With reporting from Romy Varghese
While in the U.S. House, Mark Critz of Pennsylvania inserted a speech into the Congressional Record praising his largest lifetime campaign contributor, a defense contractor raided by law enforcement authorities earlier this month.
Critz, who lost his re-election bid in 2012 and is now seeking the Democratic nomination for lieutenant governor in Pennsylvania, marked the 25th anniversary of Concurrent Technologies Corp., based in Johnstown, Pennsylvania, in his former congressional district.
Federal agents raided the firm Sept. 10. David Hicton, U.S. Attorney General in Pittsburgh, said in a statement that agents from the Defense Criminal Investigative Services, Internal Revenue Service-Criminal Investigation and Air Force Office of Special Investigations had search warrants “as part of an ongoing federal investigation.”

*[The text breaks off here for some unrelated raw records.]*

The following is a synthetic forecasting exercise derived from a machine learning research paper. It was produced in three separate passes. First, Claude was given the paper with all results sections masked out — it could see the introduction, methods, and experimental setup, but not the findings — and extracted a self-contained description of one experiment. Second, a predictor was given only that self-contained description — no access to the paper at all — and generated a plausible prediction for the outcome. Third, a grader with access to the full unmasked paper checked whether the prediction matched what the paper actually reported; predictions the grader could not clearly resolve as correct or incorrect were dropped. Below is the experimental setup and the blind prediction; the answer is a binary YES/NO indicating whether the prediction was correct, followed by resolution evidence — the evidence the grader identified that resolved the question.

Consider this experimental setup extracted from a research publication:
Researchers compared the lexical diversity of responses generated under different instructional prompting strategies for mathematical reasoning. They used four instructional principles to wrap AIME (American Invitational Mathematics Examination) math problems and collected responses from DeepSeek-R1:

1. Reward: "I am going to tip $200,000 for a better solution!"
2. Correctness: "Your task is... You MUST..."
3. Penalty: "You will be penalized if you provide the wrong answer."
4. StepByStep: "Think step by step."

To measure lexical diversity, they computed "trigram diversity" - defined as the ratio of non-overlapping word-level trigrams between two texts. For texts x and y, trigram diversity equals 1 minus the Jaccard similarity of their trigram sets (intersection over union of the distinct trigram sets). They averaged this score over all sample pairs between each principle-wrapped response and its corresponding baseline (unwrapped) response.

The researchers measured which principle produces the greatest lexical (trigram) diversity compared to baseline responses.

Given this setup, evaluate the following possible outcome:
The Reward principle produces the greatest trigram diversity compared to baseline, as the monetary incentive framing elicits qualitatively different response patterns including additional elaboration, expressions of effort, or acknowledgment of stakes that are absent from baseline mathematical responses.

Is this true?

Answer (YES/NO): YES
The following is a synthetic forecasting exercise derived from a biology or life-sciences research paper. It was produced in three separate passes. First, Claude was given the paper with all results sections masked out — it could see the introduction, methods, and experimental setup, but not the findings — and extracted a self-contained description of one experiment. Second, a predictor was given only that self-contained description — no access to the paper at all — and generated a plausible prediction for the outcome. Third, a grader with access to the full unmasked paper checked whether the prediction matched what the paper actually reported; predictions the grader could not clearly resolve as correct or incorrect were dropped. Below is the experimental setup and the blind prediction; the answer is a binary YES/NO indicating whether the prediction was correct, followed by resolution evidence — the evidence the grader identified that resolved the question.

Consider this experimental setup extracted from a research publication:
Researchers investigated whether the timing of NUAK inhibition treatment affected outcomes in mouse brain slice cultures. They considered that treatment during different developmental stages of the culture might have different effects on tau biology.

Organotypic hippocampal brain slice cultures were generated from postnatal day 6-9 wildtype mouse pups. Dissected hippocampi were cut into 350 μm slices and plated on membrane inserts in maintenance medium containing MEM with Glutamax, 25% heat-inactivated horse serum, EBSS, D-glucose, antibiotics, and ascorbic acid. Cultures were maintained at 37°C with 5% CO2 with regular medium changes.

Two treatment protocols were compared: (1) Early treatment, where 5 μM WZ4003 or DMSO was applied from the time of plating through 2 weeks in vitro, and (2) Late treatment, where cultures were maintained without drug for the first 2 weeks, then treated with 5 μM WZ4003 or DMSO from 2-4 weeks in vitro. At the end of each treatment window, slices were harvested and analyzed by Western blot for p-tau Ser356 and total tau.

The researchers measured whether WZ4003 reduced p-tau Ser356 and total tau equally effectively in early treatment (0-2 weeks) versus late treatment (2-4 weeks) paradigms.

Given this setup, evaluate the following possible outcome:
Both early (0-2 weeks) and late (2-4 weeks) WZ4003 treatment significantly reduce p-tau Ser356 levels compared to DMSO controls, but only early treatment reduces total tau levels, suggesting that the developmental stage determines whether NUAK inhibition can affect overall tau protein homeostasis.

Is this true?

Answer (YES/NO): NO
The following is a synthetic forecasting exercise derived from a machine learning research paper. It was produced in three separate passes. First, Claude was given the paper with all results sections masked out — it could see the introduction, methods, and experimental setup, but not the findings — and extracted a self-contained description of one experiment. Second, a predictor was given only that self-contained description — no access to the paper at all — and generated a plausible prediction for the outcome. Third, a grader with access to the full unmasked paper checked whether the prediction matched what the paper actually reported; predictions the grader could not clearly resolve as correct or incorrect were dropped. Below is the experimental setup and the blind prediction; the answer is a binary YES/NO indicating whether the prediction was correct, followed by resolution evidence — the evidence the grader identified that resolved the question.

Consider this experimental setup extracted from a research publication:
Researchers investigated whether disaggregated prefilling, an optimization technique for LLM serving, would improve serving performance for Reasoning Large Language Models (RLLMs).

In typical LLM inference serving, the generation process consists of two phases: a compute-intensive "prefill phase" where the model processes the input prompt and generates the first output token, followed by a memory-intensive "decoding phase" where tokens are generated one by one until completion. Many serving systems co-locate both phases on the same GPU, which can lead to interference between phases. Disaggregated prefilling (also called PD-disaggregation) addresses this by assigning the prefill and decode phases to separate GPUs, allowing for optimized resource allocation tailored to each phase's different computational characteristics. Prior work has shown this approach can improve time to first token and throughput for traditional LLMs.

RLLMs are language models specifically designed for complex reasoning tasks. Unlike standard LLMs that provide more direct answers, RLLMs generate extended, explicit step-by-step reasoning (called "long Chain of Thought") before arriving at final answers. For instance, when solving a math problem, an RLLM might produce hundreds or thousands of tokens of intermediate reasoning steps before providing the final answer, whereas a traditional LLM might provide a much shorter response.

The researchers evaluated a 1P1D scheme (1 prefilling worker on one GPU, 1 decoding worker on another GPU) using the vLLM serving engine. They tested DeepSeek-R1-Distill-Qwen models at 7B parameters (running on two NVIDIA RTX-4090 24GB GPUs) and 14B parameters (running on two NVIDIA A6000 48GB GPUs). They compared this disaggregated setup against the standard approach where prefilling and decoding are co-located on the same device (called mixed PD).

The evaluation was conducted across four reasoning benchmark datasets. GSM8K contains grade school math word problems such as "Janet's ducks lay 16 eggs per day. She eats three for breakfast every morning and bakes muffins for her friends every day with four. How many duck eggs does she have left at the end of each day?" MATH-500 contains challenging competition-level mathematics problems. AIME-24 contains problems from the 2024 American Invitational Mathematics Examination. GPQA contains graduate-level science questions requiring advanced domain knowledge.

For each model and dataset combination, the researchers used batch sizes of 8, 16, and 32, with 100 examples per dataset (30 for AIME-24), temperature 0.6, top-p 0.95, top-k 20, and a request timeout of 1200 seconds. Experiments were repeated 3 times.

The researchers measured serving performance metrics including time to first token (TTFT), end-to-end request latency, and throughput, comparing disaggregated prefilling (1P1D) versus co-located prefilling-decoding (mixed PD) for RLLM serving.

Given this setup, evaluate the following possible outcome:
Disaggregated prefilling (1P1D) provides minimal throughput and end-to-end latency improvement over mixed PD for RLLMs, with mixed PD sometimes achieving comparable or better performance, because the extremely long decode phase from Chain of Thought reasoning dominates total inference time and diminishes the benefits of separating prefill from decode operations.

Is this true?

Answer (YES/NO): NO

Concurrent employees contributed $64,350 to Critz since he first ran in 2010 to succeed the late John Murtha, who he worked for as district director. That was Critz’s biggest single source of campaign funds, according to the Center for Responsive Politics, a Washington-based research group that tracks donations.
He saluted the company on Aug. 28, 2012, in comments placed in the Congressional Record. “Because of their efforts, the United States military is better equipped to serve our great nation and the United States is a safer place to live for all of us,” Critz’s statement read.
Critz didn’t respond to three messages on his mobile phone and two at his Johnstown home.
After winning the special election to succeed Murtha, Critz was elected to a full term in 2010 and then defeated Rep. Jason Altmire in the Democratic primary when their districts were merged following reapportionment before losing to Republican Keith Rothfus in 2012.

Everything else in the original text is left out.